Modern B E R T base ft fineweb edu annotations
mrm8488Introduction
MODERNBERT-BASE-FT-FINEWEB-EDU-ANNOTATIONS is a fine-tuned version of the ModernBERT-base model, designed for text classification tasks. It utilizes advanced transformer techniques and offers metrics such as F1 Score, Precision, and Recall. The model operates under an Apache-2.0 license.
Architecture
The model is based on the ModernBERT architecture, which integrates transformer libraries to optimize performance for text classification. It leverages safetensors and tensorboard for model management and tracking.

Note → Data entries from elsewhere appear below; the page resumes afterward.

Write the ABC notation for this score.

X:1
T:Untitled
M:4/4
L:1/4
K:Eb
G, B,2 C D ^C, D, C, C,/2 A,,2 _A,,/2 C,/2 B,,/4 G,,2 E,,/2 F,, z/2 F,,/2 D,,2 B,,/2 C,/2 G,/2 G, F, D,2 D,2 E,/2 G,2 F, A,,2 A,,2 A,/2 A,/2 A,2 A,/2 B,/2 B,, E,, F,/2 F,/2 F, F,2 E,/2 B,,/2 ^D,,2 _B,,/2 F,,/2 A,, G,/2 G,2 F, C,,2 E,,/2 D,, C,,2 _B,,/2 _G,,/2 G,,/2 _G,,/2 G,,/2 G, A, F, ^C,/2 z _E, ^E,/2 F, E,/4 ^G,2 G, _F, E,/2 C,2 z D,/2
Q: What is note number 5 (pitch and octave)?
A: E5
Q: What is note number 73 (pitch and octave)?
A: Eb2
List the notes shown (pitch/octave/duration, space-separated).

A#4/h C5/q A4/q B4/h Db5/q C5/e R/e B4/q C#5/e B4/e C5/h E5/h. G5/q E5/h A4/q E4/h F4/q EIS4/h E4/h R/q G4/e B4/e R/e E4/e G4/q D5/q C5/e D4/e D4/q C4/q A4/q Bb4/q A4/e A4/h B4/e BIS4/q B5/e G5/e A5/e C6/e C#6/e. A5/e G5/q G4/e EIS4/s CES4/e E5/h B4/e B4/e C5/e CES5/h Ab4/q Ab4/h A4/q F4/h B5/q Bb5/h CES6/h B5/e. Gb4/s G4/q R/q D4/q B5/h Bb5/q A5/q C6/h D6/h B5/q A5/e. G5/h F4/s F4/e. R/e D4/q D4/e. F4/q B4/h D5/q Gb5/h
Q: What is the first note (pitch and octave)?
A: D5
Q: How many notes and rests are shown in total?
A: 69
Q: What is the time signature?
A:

The model is compatible with inference endpoints, making it suitable for deployment in various environments.
Training
The training process employed the following hyperparameters:
- Learning Rate: 8e-05
- Train Batch Size: 32
- Eval Batch Size: 32
- Seed: 42
- Optimizer: AdamW with betas=(0.9, 0.98), epsilon=1e-06
- LR Scheduler Type: Linear
- Number of Epochs: 3
Training results showed a loss of 1.1047, an F1 Score of 0.7565, a Precision Score of 0.7603, and a Recall Score of 0.7545. Frameworks used include Transformers 4.48.0.dev0, PyTorch 2.5.1+cu121, Datasets 3.2.0, and Tokenizers 0.21.0.
Guide: Running Locally
To run the model locally, follow these steps:
- Install the necessary libraries: Transformers, PyTorch, Datasets, and Tokenizers.
- Download the model from the Hugging Face repository.
- Load the model using the Transformers library.
- Prepare your dataset and run inference.
For optimal performance, consider using cloud GPUs such as those offered by AWS, GCP, or Azure, which can handle the computational demands of the model.
License
This model is released under the Apache-2.0 license, allowing for flexible use and distribution.